Job: Rewrite the passage of the Evelyn Waugh text starting at "In theory, Dean" and ending at "and banal millionaires.", putting "Bright Young People" wherever "Bright Young Things" appears.
*** Supplied text ***
Tennant may well have contributed to the character of Sebastian but there were other donors as well. Those frequently mentioned are Alastair Graham and Hugh Lygon, Waugh’s friends from Oxford. As to whether Rex Whistler was a model for Charles Ryder, there seems to be less of a consensus than is suggested by the article.

Finally, a North India newspaper, The Tribune, contains a memoir by a former student (Shelley Wakia) about Cambridge scientist Stephen Hawking, who died earlier this week. Among his recollections is this:

I had been working on the decline of the aristocracy, especially in the context of Evelyn Waugh, and at one of our meetings, Hawking interestingly drew my attention to Waugh’s “Brideshead Revisited” enmeshed in the culture and academic atmosphere of Cambridge and Oxford. In our conversation, he mentioned how Hitler had decided not to bomb these two centres of higher learning while the allies in return spared Heidelberg and Gottingen. To my amusement, he told me how Hitler had envisioned Oxford as the capital of his empire.


Posted in Adaptations, Brideshead Revisited, Evelyn Waugh, Newspapers, Television, Television Programs | Tagged , , , , , , | Leave a comment

Hard Cases: Drugs and Reality

The Spanish magazine Historia y Vida based in Barcelona has an article this month about Brenda Dean Paul. She was a member of the bright young people, and the story by Eva Melús connects her with Waugh’s novels of the period:

In theory, Dean Paul always wanted to be an actress, but this interest soon deflated. Already at twenty years old, she had succumbed to the nightlife of Berlin in Weimar Germany, where she spent a season. Back in London, she concentrated on her celebrity role and queen of the holidays. Her circle, baptized by journalists as Bright Young Things, mounted them in all colors. …The writer Evelyn Waugh, one of the Bright Young Things, portrayed Brenda Dean Paul’s parties in his novels like Decline and Fall (1928) and Vile Bodies (1930). Meanwhile, the Englishman in the street, (el inglés de a pie) affected by the Great Depression, absorbed with a mixture of envy and disapproval the activities of that gang of idle and banal millionaires.

After explaining her addiction to morphine and later heroin and her prison sentence for drug possession and fraud, the article describes the sad ending to her story in the 1950s:

….[A]t age 45 she got her first big role in the theater: being the protagonist of La Princesa Zoubaroff. Drugs had not made a dent in her beauty, but in her ability. Her addiction prevented her on many occasions from performing her role. Her repeated relapses and scandals did not cease. ..The artist Michael Wishart claimed to have seen her clean her syringe in the water of a vase during a party. And one of her roommates informed the police that she was hiring herself out as a submissive in sadomasochistic sessions. She died at age 52, probably because of an overdose.

I don’t think any of Waugh’s characters sank quite to her level of depravity. Still, one wonders how much she may have contributed to the naming of Brenda Last in Waugh’s novel A Handful of Dust? The translation is by Google with edits.
*** End of Supplied text ***
*** Dataset excerpts ***
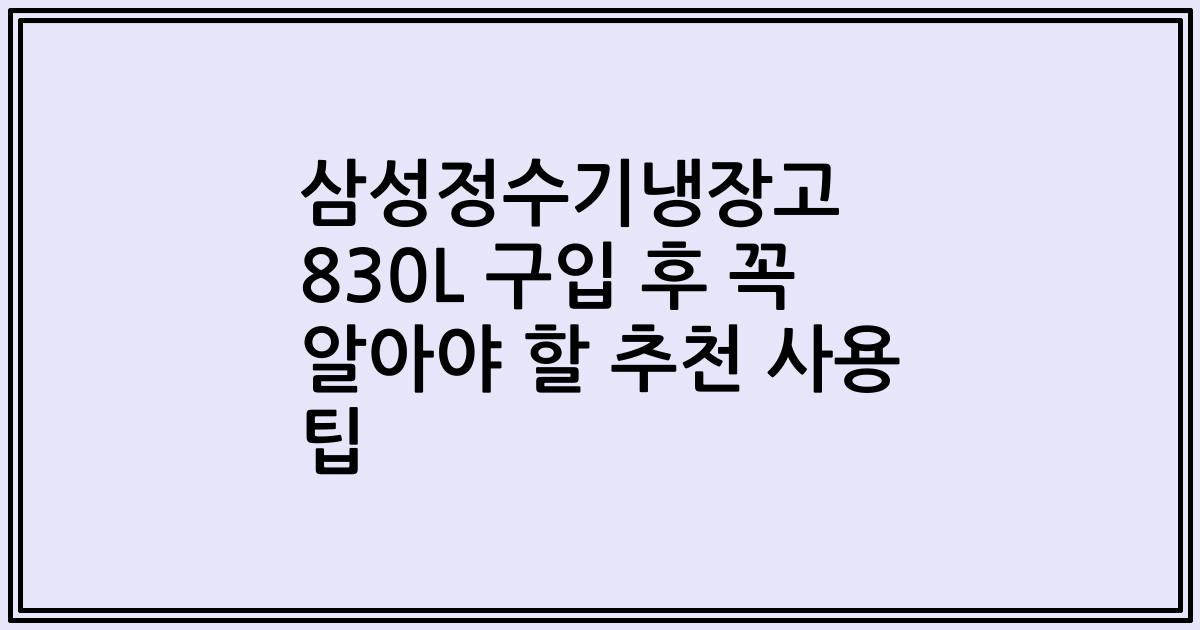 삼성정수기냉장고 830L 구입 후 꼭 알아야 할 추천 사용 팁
*** End of Dataset excerpts ***
*** Dataset excerpts ***
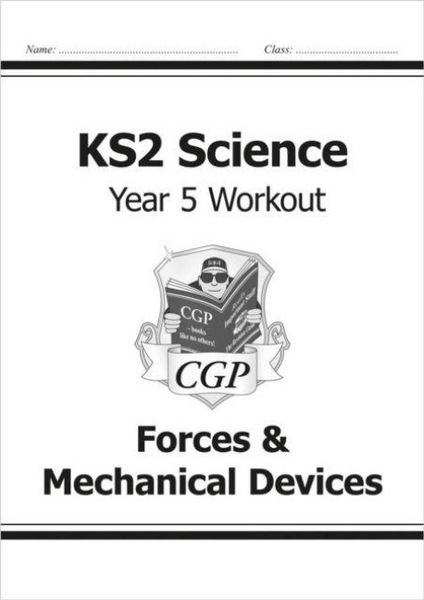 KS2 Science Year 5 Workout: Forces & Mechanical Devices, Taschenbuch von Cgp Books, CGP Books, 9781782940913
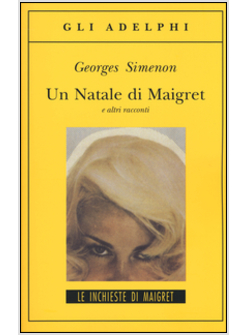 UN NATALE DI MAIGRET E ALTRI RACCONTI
*** End of Dataset excerpts ***
Output for this task:
In theory, Dean Paul always wanted to be an actress, but this interest soon deflated. Already at twenty years old, she had succumbed to the nightlife of Berlin in Weimar Germany, where she spent a season. Back in London, she concentrated on her celebrity role and queen of the holidays. Her circle, baptized by journalists as Bright Young People, mounted them in all colors. …The writer Evelyn Waugh, one of the Bright Young People, portrayed Brenda Dean Paul’s parties in his novels like Decline and Fall (1928) and Vile Bodies (1930). Meanwhile, the Englishman in the street, (el inglés de a pie) affected by the Great Depression, absorbed with a mixture of envy and disapproval the activities of that gang of idle and banal millionaires.